Just wanted to second everyone who is interested in Claude/ ChatGPT etc integration with AI, but for me it is crucial:
to not share my data with companies and
to have all my questions remain private
I would like to be able to ask questions of my data, but I also want to ask broad questions and be provided links to relevant information from my databases. Thank you to the team for considering it. Fingers crossed it will happen.
The request is noted but using public LLMs like ChatGPT, Gemini, etc. operate on their own with their own definitions of “privacy”. So you use them at your own risk. That being said, we will do what we are able to do but those things are more limited once you’re asking questions of online agents.
It does not have to be ChatGPT, Gemini, Claude, etc. It is probably better if it is not. If the AI as private as DT3 has always been, then it is on my ideal wishlist.
There exists the possibility of running a local LLM, e.g., in an application called Ollama. This would be a more private option and something investigating. However, performance is very dependent on the hardware with these local options. Also, storage has to be considered as a small model may be a 4GB+ download.
I am interested in Ollama and whatever the other options are. I am tempted to experiment with them now, but I am such a luddite and do not have the time. Could the potential storage problem be solved with an external hard drive? Or both the DT3 database and Ollama (or an alternative) need to be on the hard drive?
This morning I used Mixtral from DuckDuck Go to ask more about it. Most of it went over my head, but I was left with the impression that a cloud server is a must. I somehow do not think that a cloud server seems like a vulnerability.
This is the beginning of the answer it gave me:
Sure! I’ll provide you with a high-level overview of the steps required to set up and self-host an AI language model on your local machine or a cloud server. For this example, I will use Hugging Face’s Transformers library.
Set up your local machine or cloud server:
Local machine: Ensure that your computer has sufficient computational power and resources to run the AI language model. Install the necessary software, such as Python, pip, and Git.
Cloud server: Choose a cloud provider (e.g., AWS, Google Cloud, Azure, or DigitalOcean) and create a virtual machine (VM) with the required specifications. Install the necessary software on the VM.
That entirely depends on your data. A database of technical papers is likely already available through other sources. A database of personally identifiable medical information, not so much.
May be it is fine in this situation. But there are many instances in which I would not want to share the data or my prompts. I would not even want to share the questions I am asking of the papers that are freely available on Google Scholar or similar places.
Some people have been able to run local self-hosted non-toys models, but minimum requirements are about 256 GB of RAM, some TB of disk and so on.
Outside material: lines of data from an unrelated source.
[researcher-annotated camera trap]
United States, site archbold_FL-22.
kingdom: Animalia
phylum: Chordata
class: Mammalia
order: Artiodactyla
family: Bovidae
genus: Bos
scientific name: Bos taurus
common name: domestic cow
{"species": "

I mean, you need that for serious work, not tiny toy models that hallucinate more than say, or able to have “real” intelligence. IMHO, anything lower than 400b is a toy.
If you are running on a Mac, as I guess you must be if you using DEVONthink, then using Apple Intelligence allows you control of the visibility of your data. So you can remain in control. If you stray outside of these controls then it is at your own risk.
This afternoon, I was working on a research paper, and, for the life of me, I could not nail the precise keywords necessary to find what I was looking for in a dissertation within devonthink. Finally, I put it in NotebookLM, asked for the general idea, and found what I was looking for in less than a minute. I would love to have the option to pick between a LocalLLaMA or API key integration, if possible, within DT someday. Obviously local solutions are rather GPU intensive, however.
Note: Elephas’ proposed method of going into the database’s internals is not something discussed with us so going into it is a risk you take on your own. Just something to be aware of.
Yes. It ingests only. It doesn’t modify. It takes the text and puts them into a vector. The only question I have, is does the db place of the files in DT change? If they don’t change after creation then that would be great since Elephas wouldn’t have to keep reindexing. I’m not sure if the files in DT change location, can you help clear this up?
I’ve also been telling the developer to talk to you guys. These two products are amazing together and it will solve a lot of the AI problems people keep mentioning.
Please don’t change DEVONthink. It’s amazing as is!
Docling is great! It creates nicely formatted markdown files from PDFs, and other file types. I’ve only done PDFs but it keeps the structure intact. I don’t care about images so I’m not sure how that would impact you, but definitely give it a try.